Bem, seguimos estudando. Lacy fez vários cursos. Depois de assistir uma palestra de Paschoal Carlos Magno ela finalmente tomou a sua decisão e, em pouco menos de um mês fez um teste para a Escola de Arte Dramática e passou também no teste para o IAPI e um ano e meio depois começou a trabalhar com Ciccilo Matarazzo. E, por força do emprego, teve que fazer o curso de biblioteconomia no Mackenzie. A Escola era frequentada por muitos artistas e intelectuais : Cacilda, Ziembinsky, Almeida Prado e outros. Lacy foi uma das primeiras matriculadas. Muitas vezes eu a acompanhava na escola. Era em cima do atual TBC, e cheguei a participar de uma apresentação. A certa altura tinha que ter uma bailarina, dançando a Dança do Fogo, e lá fui eu dançar. Nesta altura de nossas vidas fomos muito companheiras. Fomos muito a teatro e balés no Municipal, e confesso devo a ela também,parte de minha cultura. Depois veio a fase dos namoros e como sempre, era eu a mais nova, "que segurava vela". Teve um namorado, culto, inteligente que gostava muito da Lacy e queria realmente casar mas, a única condição imposta era que ela abandonasse o teatro.

Ela abandonou o namorado. Aí começou o namoro com o Geraldo, que foi sem dúvida alguma a grande paixão da Lacy. Posso afirmar isto porque acompanhei todos os lances deste romance. Finalmente se casaram. Foi um inicio difícil, ambos lutando pela carreira e Geraldo terminando seu curso.

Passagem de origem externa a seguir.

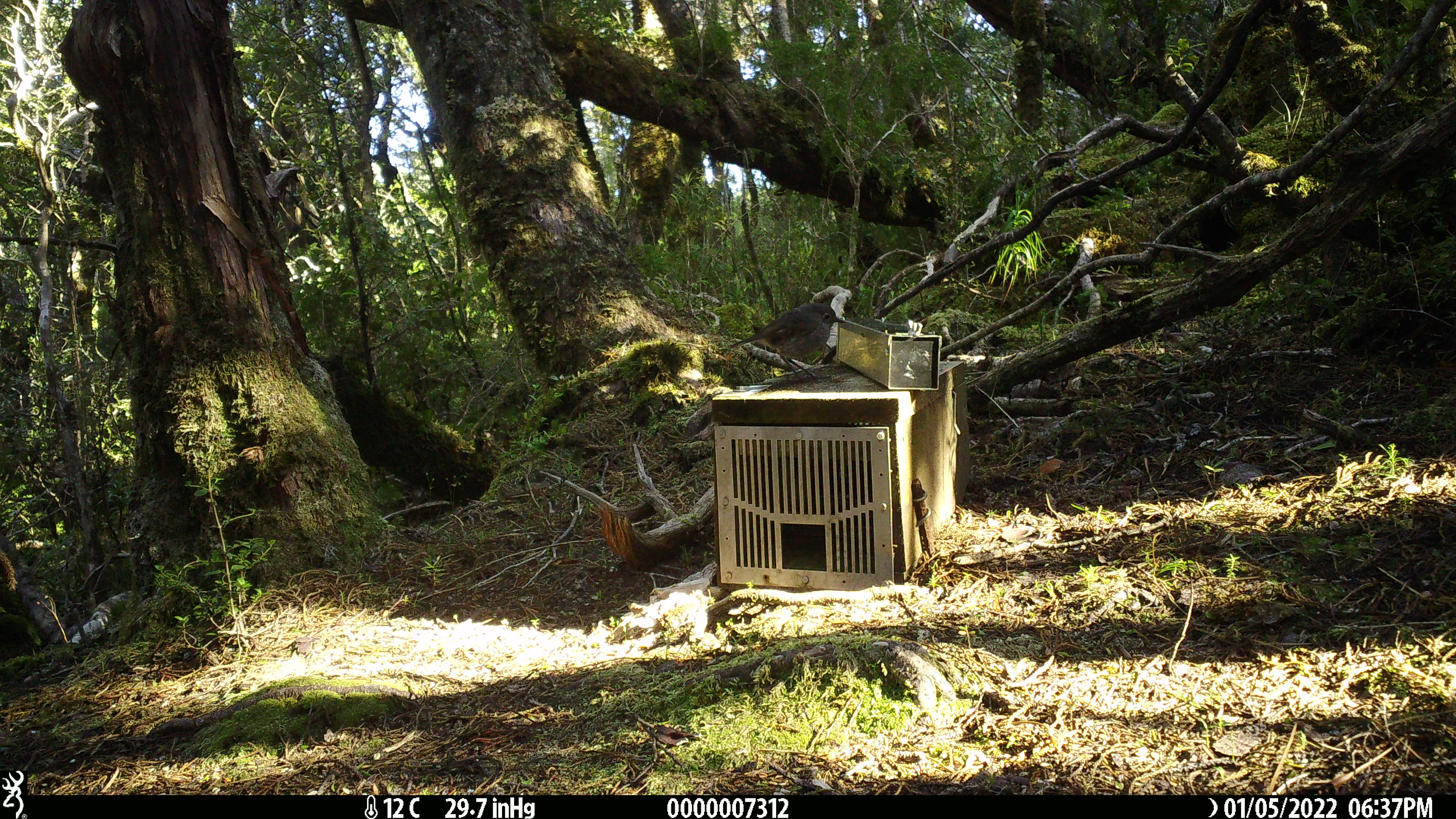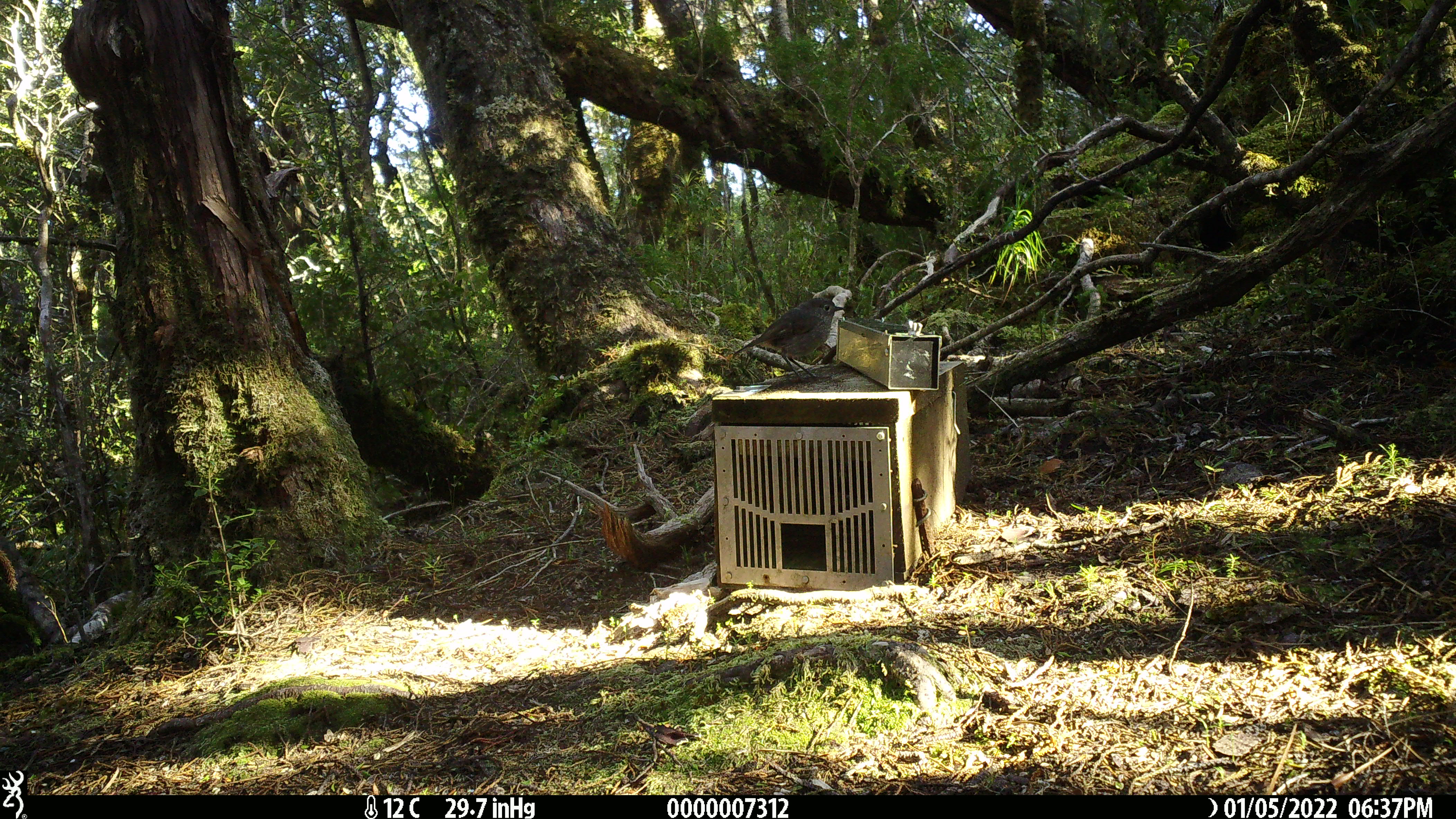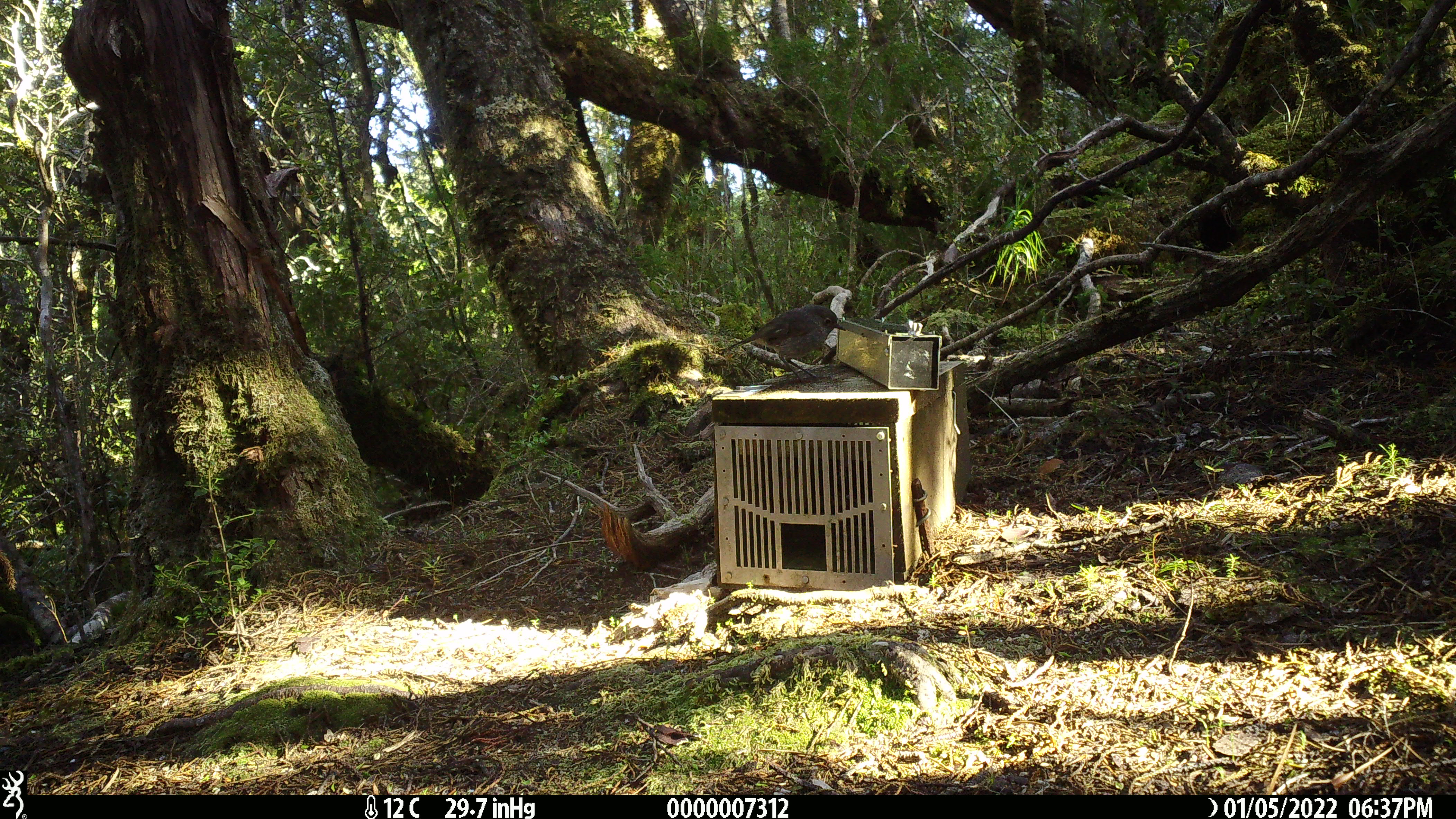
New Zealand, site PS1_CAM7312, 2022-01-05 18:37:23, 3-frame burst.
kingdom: Animalia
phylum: Chordata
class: Aves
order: Passeriformes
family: Petroicidae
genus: Petroica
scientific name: Petroica australis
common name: new zealand robin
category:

Tiveram o Marcinho e depois a Cristiane e me lembro que nesta altura eles se mudaram para a rua Paim e Lacy começou a trabalhar com Maria Della Costa e depois com Tônia Carrero.

Ela amamentava a Cristiane na coxia. Daí sua carreira começou efetivamente a deslanchar.

Pouco tempo depois resolveram ir para o Rio de Janeiro. Nunca mais estivemos tão juntas, mas também nunca perdemos o contato, porque longe dos olhos perto do coração.

Parabéns minha irmã. Você é uma vencedora! Não deixou a vida lhe levar ; você levou a vida.